# INSTRUCTION
Copy every line of text in the records below word for word, leaving out the pictures.

# Rows from a spatial reasoning dataset
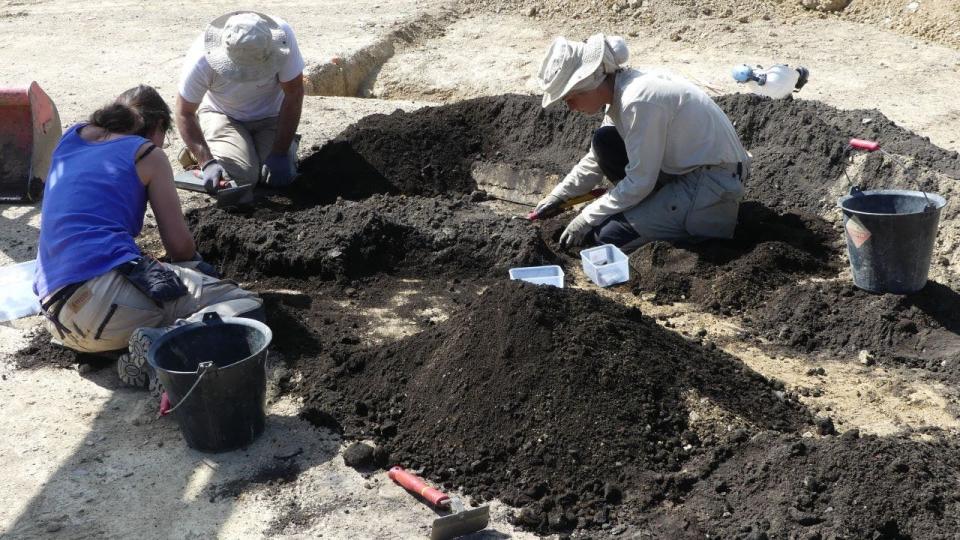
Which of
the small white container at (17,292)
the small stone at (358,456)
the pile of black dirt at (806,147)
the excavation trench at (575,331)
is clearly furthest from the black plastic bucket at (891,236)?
the small white container at (17,292)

# OUTPUT OF THE TASK
Which of
the small white container at (17,292)
the small stone at (358,456)
the pile of black dirt at (806,147)
the excavation trench at (575,331)
is clearly furthest from the black plastic bucket at (891,236)?
the small white container at (17,292)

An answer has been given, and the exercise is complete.